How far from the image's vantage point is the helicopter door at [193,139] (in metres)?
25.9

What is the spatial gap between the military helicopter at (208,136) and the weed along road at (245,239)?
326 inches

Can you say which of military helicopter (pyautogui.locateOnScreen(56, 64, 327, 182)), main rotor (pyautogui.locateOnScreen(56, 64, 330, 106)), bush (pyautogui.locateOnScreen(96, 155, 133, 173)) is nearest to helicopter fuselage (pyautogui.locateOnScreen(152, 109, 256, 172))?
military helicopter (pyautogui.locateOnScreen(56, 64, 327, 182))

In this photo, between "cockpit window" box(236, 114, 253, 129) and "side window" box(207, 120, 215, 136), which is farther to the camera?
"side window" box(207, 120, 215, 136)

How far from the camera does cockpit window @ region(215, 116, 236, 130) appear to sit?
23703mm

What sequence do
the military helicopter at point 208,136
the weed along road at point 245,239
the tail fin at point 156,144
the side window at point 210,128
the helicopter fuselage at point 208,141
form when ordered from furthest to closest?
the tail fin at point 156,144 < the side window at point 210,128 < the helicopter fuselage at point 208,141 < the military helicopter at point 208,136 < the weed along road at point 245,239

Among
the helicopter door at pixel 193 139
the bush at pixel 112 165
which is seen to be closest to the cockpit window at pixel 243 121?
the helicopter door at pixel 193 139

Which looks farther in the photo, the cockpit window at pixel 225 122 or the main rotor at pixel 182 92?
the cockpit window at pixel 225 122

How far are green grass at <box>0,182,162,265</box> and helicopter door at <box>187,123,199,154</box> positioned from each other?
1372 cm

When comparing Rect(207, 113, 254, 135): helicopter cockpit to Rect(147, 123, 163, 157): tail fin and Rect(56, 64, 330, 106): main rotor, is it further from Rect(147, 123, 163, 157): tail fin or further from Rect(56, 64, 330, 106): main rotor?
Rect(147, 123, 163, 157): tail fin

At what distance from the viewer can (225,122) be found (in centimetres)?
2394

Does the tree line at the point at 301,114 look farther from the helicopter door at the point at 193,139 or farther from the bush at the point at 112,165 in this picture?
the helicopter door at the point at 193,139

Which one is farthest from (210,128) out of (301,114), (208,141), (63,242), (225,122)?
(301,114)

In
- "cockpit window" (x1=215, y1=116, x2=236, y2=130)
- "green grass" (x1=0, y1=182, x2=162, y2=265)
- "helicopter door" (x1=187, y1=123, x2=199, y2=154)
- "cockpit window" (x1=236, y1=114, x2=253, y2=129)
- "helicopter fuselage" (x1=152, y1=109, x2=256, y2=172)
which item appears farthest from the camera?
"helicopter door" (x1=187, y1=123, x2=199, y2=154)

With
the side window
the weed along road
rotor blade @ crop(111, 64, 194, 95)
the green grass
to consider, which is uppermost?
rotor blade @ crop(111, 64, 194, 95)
▬▬▬
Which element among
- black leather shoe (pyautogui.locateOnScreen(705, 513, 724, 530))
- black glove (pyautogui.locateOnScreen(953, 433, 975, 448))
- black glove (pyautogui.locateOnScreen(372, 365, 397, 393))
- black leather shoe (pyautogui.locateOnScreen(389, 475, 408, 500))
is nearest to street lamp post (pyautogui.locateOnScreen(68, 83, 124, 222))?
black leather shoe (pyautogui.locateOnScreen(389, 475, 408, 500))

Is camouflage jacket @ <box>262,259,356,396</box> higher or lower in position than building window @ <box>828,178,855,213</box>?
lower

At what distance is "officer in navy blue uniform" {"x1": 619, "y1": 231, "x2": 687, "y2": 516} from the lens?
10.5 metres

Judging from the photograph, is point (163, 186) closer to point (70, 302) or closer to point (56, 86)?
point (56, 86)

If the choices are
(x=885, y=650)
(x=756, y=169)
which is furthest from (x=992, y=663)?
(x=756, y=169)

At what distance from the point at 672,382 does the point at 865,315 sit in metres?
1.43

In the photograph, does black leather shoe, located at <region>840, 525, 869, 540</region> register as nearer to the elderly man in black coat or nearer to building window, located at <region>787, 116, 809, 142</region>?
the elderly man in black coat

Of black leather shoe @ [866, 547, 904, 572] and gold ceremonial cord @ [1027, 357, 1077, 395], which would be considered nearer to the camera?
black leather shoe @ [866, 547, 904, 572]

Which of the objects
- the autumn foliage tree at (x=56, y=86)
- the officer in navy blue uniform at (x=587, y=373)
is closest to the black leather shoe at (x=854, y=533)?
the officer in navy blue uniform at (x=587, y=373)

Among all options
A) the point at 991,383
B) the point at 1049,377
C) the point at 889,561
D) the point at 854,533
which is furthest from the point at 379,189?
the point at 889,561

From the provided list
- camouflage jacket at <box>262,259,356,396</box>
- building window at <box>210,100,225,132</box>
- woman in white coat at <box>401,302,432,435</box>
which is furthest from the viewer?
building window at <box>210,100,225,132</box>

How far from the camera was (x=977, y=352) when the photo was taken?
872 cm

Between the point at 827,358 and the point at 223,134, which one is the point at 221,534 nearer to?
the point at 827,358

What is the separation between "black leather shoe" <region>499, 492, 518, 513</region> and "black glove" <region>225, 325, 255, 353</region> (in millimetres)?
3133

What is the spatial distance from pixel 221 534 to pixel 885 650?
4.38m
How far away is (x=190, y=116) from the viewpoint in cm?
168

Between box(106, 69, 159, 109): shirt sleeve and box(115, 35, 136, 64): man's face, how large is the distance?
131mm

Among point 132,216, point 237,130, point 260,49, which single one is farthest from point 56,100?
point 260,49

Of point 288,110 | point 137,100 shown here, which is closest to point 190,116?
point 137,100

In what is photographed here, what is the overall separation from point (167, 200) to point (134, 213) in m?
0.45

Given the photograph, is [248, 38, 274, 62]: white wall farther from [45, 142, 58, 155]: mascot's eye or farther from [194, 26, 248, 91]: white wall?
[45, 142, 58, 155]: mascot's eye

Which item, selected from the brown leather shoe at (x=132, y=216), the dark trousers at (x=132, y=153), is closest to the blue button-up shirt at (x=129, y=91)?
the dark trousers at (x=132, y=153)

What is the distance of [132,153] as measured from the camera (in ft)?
▬▬▬
▶ _Exercise prompt_
Write out the lines again without any changes, beginning with the line containing "Given the photograph, is" and continuing through the line containing "What is the distance".

▶ _Full output_
Given the photograph, is [248, 38, 274, 62]: white wall farther from [45, 142, 58, 155]: mascot's eye or farther from [194, 26, 248, 91]: white wall?
[45, 142, 58, 155]: mascot's eye

Which item, selected from the brown leather shoe at (x=132, y=216), the dark trousers at (x=132, y=153), is closest to the blue button-up shirt at (x=129, y=91)?
the dark trousers at (x=132, y=153)

What is the distance of [132,153] as measured from the camera (in ft)?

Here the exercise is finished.